The appellant also filed two tort claims. First, from the JFCY and three of its current or former staff lawyers, he asked for damages for their allegedly false representations seeking to block the release of records supposedly showing that the mother perjured herself and helped the daughter make fraudulent claims against the appellant in the emancipation proceeding.

Second, the appellant sought damages from the Flores respondents – who were family friends of the daughter and the mother who provided a safe haven for the daughter after she withdrew from parental control – for allegedly helping the mother circumvent the appellant’s sole custody order.

The JFCY and Flores respondents filed two parallel applications against the appellant under s. 140 of Ontario’s Courts of Justice Act, 1990. They asked the court to declare the appellant a vexatious litigant and to stay his proceedings against them.

In December 2021, Justice Sean Dunphy of the Ontario Superior Court of Justice granted both applications. He declared the appellant a vexatious litigant, stayed the existing proceedings, and barred him from bringing further proceedings without leave of the court.

On appeal, the appellant argued that his daughter was not acting of her own free will and was brainwashed by her mother to withdraw from his parental control. He claimed that the respondents conspired to assist in these brainwashing efforts.

Daughter not brainwashed

In Flores v. Glegg, 2022 ONCA 825, the Ontario Court of Appeal dismissed the appeal.

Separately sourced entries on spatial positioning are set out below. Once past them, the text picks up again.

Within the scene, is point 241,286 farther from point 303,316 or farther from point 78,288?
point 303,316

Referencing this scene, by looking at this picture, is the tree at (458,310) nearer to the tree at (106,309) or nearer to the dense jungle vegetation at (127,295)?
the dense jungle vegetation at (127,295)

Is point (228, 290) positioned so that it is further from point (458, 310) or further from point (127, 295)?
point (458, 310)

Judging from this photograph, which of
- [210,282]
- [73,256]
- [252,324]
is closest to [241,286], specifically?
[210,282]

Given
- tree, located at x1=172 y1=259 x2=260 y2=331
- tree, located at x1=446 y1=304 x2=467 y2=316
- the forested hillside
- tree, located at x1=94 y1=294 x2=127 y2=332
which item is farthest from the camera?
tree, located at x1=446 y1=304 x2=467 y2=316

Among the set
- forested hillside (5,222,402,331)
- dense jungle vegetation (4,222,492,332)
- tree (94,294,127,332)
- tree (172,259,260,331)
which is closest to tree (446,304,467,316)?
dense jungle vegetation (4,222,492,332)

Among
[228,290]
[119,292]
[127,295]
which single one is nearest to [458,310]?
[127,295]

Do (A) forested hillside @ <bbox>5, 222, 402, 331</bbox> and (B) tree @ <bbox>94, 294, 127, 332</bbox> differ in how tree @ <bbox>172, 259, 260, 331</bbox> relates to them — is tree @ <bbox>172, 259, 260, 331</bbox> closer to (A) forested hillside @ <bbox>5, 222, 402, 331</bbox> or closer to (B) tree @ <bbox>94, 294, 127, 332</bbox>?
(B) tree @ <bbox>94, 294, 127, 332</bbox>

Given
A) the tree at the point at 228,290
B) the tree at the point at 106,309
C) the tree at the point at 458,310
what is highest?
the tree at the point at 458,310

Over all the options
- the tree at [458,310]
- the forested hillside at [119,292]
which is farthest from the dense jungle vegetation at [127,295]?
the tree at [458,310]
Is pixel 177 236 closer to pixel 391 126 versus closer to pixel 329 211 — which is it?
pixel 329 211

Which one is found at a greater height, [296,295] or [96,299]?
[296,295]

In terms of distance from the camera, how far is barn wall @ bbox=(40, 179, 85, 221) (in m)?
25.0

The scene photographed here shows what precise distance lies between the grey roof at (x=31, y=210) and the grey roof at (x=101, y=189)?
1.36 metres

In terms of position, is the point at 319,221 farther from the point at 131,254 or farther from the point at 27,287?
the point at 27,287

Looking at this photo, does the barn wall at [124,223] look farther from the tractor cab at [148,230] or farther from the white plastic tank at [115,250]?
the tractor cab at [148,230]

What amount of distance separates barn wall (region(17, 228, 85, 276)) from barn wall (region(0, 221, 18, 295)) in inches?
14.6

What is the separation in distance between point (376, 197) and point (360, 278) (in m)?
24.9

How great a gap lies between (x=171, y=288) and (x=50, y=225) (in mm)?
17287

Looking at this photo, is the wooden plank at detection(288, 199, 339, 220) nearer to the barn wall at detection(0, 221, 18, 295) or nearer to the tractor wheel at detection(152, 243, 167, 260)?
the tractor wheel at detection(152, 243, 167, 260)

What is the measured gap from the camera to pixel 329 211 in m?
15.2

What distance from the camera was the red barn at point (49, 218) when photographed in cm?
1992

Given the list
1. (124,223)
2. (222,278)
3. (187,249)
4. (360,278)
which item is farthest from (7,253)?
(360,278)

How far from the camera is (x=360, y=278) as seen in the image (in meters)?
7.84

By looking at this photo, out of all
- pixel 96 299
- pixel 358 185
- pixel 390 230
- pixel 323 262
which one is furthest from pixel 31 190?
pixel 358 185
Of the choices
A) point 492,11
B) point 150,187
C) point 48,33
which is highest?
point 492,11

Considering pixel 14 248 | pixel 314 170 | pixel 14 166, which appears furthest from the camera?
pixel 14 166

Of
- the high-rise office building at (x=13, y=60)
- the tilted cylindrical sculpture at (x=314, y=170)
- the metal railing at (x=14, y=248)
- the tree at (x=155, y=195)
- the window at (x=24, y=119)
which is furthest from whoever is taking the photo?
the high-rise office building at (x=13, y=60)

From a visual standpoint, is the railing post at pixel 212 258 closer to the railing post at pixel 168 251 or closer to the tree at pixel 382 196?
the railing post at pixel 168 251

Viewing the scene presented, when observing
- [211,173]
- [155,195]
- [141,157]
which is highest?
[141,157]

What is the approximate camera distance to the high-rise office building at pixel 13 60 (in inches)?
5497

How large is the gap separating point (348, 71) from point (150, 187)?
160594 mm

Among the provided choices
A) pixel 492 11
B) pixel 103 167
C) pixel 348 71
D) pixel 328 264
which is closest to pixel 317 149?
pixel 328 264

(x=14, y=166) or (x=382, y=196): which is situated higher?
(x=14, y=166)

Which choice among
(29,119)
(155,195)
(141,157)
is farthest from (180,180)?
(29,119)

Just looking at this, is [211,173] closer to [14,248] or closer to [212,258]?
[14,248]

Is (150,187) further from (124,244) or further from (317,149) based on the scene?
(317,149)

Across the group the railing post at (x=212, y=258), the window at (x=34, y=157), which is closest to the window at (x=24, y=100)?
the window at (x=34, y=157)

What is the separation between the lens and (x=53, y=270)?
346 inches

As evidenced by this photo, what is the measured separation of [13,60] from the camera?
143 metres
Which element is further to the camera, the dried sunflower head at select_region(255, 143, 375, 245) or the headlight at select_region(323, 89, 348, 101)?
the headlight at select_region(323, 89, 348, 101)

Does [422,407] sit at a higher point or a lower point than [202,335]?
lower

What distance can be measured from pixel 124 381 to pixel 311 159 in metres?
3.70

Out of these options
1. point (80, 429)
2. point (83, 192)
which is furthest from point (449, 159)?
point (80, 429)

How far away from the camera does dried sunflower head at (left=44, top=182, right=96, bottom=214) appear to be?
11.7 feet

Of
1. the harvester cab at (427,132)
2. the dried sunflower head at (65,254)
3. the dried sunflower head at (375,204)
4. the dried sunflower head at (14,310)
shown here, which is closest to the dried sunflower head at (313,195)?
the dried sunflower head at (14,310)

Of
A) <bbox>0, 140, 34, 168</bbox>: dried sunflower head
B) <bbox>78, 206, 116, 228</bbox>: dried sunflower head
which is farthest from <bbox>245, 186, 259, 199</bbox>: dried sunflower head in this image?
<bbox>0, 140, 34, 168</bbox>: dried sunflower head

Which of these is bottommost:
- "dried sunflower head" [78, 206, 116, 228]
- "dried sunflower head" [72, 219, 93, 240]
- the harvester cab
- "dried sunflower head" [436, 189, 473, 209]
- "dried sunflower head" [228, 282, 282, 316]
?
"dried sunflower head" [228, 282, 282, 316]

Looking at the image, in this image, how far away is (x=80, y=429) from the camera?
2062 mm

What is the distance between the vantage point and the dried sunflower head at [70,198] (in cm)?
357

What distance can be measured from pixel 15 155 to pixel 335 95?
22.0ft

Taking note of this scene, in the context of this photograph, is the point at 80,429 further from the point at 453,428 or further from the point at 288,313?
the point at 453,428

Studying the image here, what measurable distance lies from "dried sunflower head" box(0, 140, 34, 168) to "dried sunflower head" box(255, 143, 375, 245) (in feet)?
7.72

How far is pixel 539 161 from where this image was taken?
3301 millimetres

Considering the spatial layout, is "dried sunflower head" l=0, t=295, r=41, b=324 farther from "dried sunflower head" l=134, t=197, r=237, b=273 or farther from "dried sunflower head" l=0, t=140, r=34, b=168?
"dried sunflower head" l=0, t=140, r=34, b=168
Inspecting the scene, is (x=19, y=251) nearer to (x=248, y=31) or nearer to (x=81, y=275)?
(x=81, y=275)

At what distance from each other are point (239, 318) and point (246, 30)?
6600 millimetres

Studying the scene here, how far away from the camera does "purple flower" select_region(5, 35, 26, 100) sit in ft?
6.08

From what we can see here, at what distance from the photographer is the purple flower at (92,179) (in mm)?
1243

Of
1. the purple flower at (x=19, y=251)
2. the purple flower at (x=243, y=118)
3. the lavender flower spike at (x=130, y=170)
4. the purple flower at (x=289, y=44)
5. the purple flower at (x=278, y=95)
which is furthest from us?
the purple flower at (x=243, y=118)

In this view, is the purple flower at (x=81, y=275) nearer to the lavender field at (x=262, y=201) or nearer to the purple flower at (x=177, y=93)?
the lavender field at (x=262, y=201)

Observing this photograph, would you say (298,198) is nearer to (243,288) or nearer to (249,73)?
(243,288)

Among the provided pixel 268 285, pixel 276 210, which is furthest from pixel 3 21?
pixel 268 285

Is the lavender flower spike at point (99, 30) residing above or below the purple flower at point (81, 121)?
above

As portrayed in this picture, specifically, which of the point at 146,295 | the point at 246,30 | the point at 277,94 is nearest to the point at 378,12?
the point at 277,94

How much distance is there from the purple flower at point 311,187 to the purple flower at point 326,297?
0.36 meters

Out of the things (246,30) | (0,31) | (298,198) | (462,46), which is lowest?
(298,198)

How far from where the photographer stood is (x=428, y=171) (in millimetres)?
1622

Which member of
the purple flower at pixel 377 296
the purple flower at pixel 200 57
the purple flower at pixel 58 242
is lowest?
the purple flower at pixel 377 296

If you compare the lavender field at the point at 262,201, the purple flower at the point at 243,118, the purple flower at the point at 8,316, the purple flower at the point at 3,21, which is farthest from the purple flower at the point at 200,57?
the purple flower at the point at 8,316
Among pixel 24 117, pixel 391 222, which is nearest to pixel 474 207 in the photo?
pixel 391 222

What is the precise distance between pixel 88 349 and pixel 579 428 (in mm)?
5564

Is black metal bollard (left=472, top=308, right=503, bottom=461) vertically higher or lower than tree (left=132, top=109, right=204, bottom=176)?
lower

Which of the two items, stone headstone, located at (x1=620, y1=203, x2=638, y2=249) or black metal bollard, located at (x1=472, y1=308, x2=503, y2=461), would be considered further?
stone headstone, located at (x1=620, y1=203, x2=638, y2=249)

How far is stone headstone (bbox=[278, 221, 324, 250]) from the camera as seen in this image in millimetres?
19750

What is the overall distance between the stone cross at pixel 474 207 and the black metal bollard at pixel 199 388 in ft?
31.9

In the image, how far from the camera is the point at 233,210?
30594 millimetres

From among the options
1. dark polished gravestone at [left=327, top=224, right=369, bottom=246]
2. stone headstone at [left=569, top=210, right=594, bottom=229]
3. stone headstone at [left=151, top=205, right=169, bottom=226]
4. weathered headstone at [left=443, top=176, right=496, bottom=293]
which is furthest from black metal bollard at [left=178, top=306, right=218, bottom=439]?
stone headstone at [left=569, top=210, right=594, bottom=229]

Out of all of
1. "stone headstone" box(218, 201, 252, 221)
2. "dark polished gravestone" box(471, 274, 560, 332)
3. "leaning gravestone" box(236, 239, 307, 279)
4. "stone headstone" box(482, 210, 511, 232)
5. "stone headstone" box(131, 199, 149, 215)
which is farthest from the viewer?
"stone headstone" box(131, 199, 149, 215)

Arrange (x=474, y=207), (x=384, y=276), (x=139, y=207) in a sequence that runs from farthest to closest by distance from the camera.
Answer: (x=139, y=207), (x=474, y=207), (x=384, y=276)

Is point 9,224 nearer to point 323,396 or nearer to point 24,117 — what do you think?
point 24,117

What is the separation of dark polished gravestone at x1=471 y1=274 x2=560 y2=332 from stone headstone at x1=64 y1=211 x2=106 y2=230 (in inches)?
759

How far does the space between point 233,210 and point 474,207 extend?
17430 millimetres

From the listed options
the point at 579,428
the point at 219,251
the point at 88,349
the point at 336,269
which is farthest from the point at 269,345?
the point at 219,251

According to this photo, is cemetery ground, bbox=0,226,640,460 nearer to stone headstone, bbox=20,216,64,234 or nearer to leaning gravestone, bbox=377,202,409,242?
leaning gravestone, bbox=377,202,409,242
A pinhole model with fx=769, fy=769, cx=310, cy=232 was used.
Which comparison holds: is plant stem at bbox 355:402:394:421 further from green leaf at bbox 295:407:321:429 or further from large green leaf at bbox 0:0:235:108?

First, the appellate court ruled that the application judge correctly declared the appellant a vexatious litigant and found that his actions amounted to an abuse of process since they could not succeed without attacking conclusions already made by this and other courts. Several judges of the Superior Court and of the Court of Appeal had previously determined that the daughter was not brainwashed and was acting of her own free will.

Second, the appellate court rejected the appellant’s argument that the application judge should not have prohibited him from litigating in any court. Section 140(1) of the Courts of Justice Act enabled the judge to ban the appellant from commencing and continuing certain proceedings in any court without leave.

Third, the Court of Appeal denied the appellant’s contention that the judge erred by permanently staying his actions against the respondents. The court’s inherent jurisdiction and s. 106 of the Act gave the judge the power to permanently stay the underlying actions.

Finally, the appellate disagreed with the appellant’s claim that the judge wrongly treated the applications as consolidated. The judge did not consolidate the applications and was not asked to do so. Instead, he dealt with the applications as two parallel proceedings in which one application relied upon some evidence from the other, the appellate court said.